Court Rejects Valuation Based on Unsustainable Past Earnings
In a recent divorce case, In re Riddle, the Court of Appeals of Arizona, Division 1, vacated the trial court’s ruling regarding the value of a business interest owned by the wife. Why? In a nutshell, the husband’s expert valued the business based on past earnings, but “there was no evidence that similar earnings would continue” in the future.
The parties separated in 2008 and began divorce proceedings in 2017. Their marital estate included an ownership interest in a company that the wife, along with her business partner, continued to operate after the separation date. The company coordinated medical care for clients referred by personal injury attorneys, collecting its fees when the litigation ended — up to two years after it began providing services.
At trial, the parties disputed the size of the wife’s ownership interest in the business. The company’s operating agreement stated that the wife owned 25% and her partner owned 75%. However, the husband argued that the wife owned the entire business, based on the company’s tax returns. According to the wife, she listed herself as the sole owner on the tax returns to distinguish that the business was her property, and the husband owed no taxes for the company. The trial court sided with the wife, ruling that she owned a 25% interest.
In October 2015 — before divorce proceedings began — the wife sold her interest in the business to her partner for $60,000. At the same time, the partner started a new company under a different name that performed the same types of services as the original business. The wife didn’t have an ownership interest in the new venture.
The husband hired a business valuation expert who assumed the company was a viable going concern that would continue to earn new revenue through new referrals. He valued the interest at $905,000, using two valuation methods:
- The capitalization of earnings method, using projected cash flow based on prior years ending in 2016, and
- The guideline transaction method, applying a pricing multiple from sales of comparable businesses to projected earnings based on prior years ending in 2016.
The wife hired her own expert, who estimated a range of value between $42,000 and $112,000 for the entire company. This valuation was prepared under the assumption that the business wouldn’t continue after the wife sold her interest, except to collect any outstanding fees under existing contracts.

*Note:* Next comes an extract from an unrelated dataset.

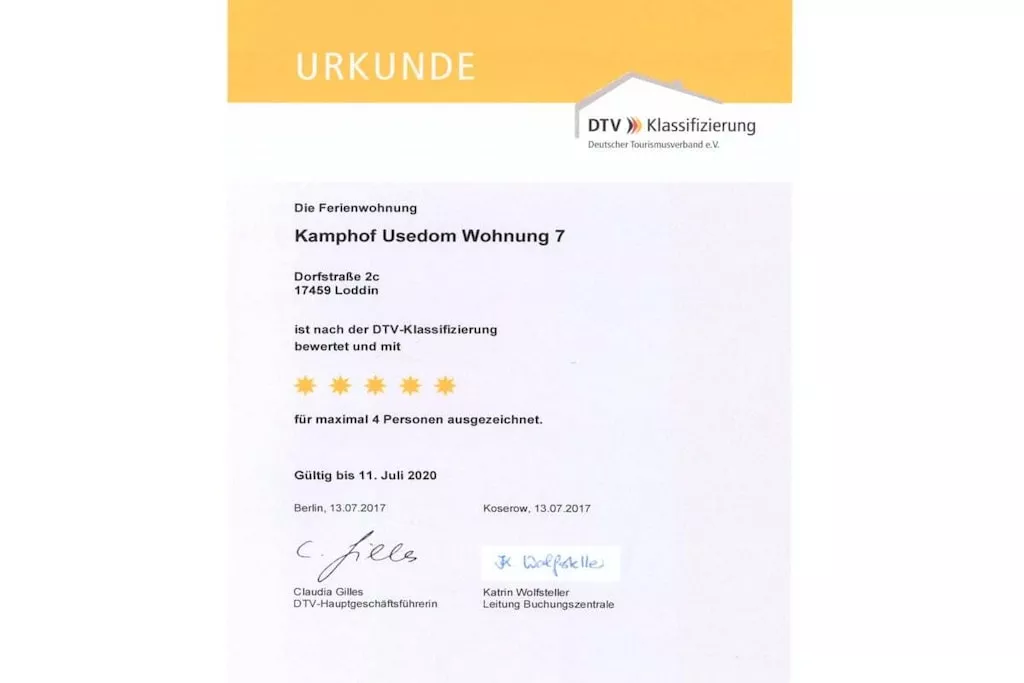 197902-Niet-getagd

The trial court accepted the valuation by the husband’s expert, based on the significant profit the original company was generating. It ordered the wife to pay the husband $113,125 (half of 25% of $905,000).
Appellate Court Findings
On appeal, the court deferred to the lower court’s decision regarding the size of the interest. The appellate court further noted that the sale of the wife’s 25% interest to her partner for $60,000 implied a value of $240,000 for the entire business ($60,000 divided by 25%).
After the husband’s expert conducted his initial valuation, the expert learned that the wife’s partner had been conducting business under a new name. The husband’s expert wasn’t asked to update his valuation based on that information. However, the valuation prepared by the wife’s expert recognized that the original company generated no new revenue after October 2015.
According to the appellate court, the undisputed evidence showed that, after October 2015, while the business continued to collect substantial fees from existing clients, it added no new clients to produce any future earnings. Because one of the “basic foundations” of the trial court’s valuation was incorrect, the case was remanded to the trial court to determine the value of the wife’s interest.
Sidebar: Court Accepts Calculation of Value in Divorce Case
In another Arizona divorce case — Mikalacki v. Rubezic — the parties were equal partners in a law firm. The trial court adopted a value of $269,000 for the firm, based on a calculation of value prepared by the wife’s expert. The court awarded the husband sole ownership of the firm and ordered him to compensate the wife for her 50% interest. The expert valued the business using financial information provided by the wife and an independent analysis of comparable businesses.
On appeal, the husband challenged the valuation, because it was a calculation of value rather than a full opinion of value. However, the husband never presented opposing valuation evidence to the trial court. He also failed to meaningfully contest the expert’s testimony that the business goodwill associated with the husband’s name had considerable value.
The Court of Appeals of Arizona, Division 1, acknowledged that although a calculation of value falls short of the “gold standard . . . a fact-finder need not discount an expert’s opinion solely because the expert did not consider every single process and procedure that would be included had he conducted a fuller valuation.” (Internal quotations omitted.)
Back to the Future
As Riddle demonstrates, valuing a business based on only its earnings history is insufficient. There also must be evidence that those earnings are sustainable in the future.